原文 ::
就上文中crush map的实例中的rule规则结合代码实现过程，可以知道，首先第一步take，从default开始选择，其id为-4；然后进入第二步chooseleaf_firstn，相应的调用crush_choose_firstn函数，在default之下继续，该步选择bucket的类型为host，选择的item数为0（如果是0，则选择副本数个item，如果大于0，则选择指定个数的item，小于0则与副本数求和，其和作为item的个数，如果和也小于0则失败），并且recurse_to_leaf会被置为true，表示会递归的选择到osd device为止；最后rule 结束标志，将最终的结果保存到result vector中。与chooseleaf_firstn非常相似的是choose_firstn，该step只会选择指定个数，指定类型的bucket/device。

注：scratch该参数被分成三部分（以副本数等分）用于不同的逻辑中，第一份用于存放step的最终结果，第二部分用于存放crush_choose_firstn的逻辑结果，第三部分用于crush_choose_firstn递归调用逻辑。

函数：crush_choose_firstn

/**
 * crush_choose_firstn - choose numrep distinct items of given type
 * @map: the crush_map
 * @bucket: the bucket we are choose an item from
 * @x: crush input value
 * @numrep: the number of items to choose
 * @type: the type of item to choose
 * @out: pointer to output vector
 * @outpos: our position in that vector
 * @out_size: size of the out vector
 * @tries: number of attempts to make
 * @recurse_tries: number of attempts to have recursive chooseleaf make
 * @local_retries: localized retries
 * @local_fallback_retries: localized fallback retries
 * @recurse_to_leaf: true if we want one device under each item of given type (chooseleaf instead of choose)
 * @vary_r: pass r to recursive calls
 * @out2: second output vector for leaf items (if @recurse_to_leaf) //需要递归选择osd type item时，会将选中的item放入该vector中
 * @parent_r: r value passed from the parent
 */
static int crush_choose_firstn(const struct crush_map *map,
                               struct crush_bucket *bucket,
                               const __u32 *weight, int weight_max,
                               int x, int numrep, int type,
                               int *out, int outpos,
                               int out_size,
                               unsigned int tries,
                               unsigned int recurse_tries,
                               unsigned int local_retries,
                               unsigned int local_fallback_retries,
                               int recurse_to_leaf,
                               unsigned int vary_r,
                               int *out2,
                               int parent_r)
{
{
        int rep;
        unsigned int ftotal, flocal;
        int retry_descent, retry_bucket, skip_rep;
        struct crush_bucket *in = bucket;
        int r;
        int i;
        int item = 0;
        int itemtype;
        int collide, reject;
        int count = out_size;

        dprintk("CHOOSE%s bucket %d x %d outpos %d numrep %d tries %d recurse_tries %d local_retries %d local_fallback_retries %d parent_r %d\n",
                recurse_to_leaf ? "_LEAF" : "",
                bucket->id, x, outpos, numrep,
                tries, recurse_tries, local_retries, local_fallback_retries,
                parent_r);
        //循环选取副本数个osds
        for (rep = outpos; rep < numrep && count > 0 ; rep++) {
                /* keep trying until we get a non-out, non-colliding item */
                ftotal = 0;
                skip_rep = 0;
                do {
                        retry_descent = 0;
                        in = bucket;               /* initial bucket */

                        /* choose through intervening buckets */
                        flocal = 0;
                        do {
                                collide = 0;
                                retry_bucket = 0;
                                r = rep + parent_r;
                                /* r' = r + f_total */
                                r += ftotal;

                                /* bucket choose */
                                if (in->size == 0) {
                                        reject = 1;
                                        goto reject;
                                }                                                                                                                                                                                 
                                if (local_fallback_retries > 0 &&
                                    flocal >= (in->size>>1) &&
                                    flocal > local_fallback_retries)
                                        item = bucket_perm_choose(in, x, r);
                                else
                                //在某bucket(in)中选择item，并返回该项
                                        item = crush_bucket_choose(in, x, r);
                                //检查选中的项是否合法
                                if (item >= map->max_devices) {
                                        dprintk("   bad item %d\n", item);
                                        skip_rep = 1;
                                        break; 
                                }

                                /* desired type? */
                                if (item < 0)

任务要求 A :: 下面三句话是否与原文相符？(i) 在 chooseleaf_firstn 这一步，选择的 bucket 类型是 host；(ii) scratch 参数被分成两部分；(iii) take 这一步从 default 开始选择，其 id 为 -4。每句回答“是”或“否”，并一字不改地引用原文中起决定作用的字句。
任务要求 B :: 从原文中摘录从“item = bucket_perm_choose(in, x, r);”开始、到“if (item < 0)”为止（包括这部分）的内容，一字不改。

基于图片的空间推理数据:

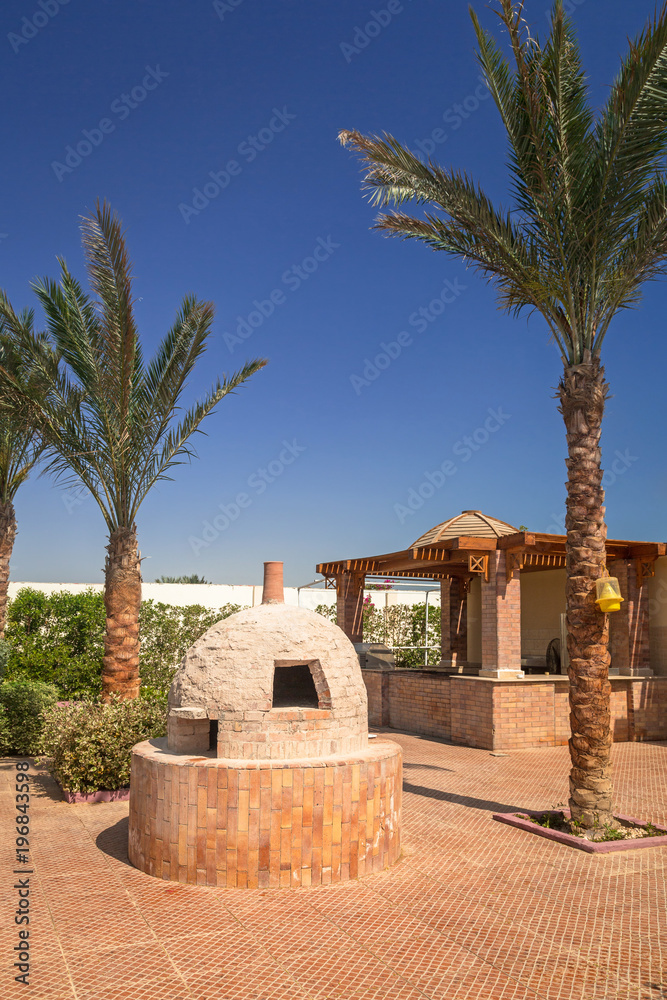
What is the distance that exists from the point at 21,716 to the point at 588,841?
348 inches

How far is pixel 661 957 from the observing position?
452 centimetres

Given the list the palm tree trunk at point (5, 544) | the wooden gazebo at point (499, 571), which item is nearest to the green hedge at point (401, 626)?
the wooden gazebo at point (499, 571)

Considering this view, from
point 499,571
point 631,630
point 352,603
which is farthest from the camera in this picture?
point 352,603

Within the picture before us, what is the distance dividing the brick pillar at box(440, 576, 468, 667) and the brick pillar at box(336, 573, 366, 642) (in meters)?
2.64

回答 A ::
(i) 是，“该步选择bucket的类型为host”。
(ii) 否，“scratch该参数被分成三部分（以副本数等分）”。
(iii) 是，“从default开始选择，其id为-4”。

回答 B ::
item = bucket_perm_choose(in, x, r);
                                else
                                //在某bucket(in)中选择item，并返回该项
                                        item = crush_bucket_choose(in, x, r);
                                //检查选中的项是否合法
                                if (item >= map->max_devices) {
                                        dprintk("   bad item %d\n", item);
                                        skip_rep = 1;
                                        break; 
                                }

                                /* desired type? */
                                if (item < 0)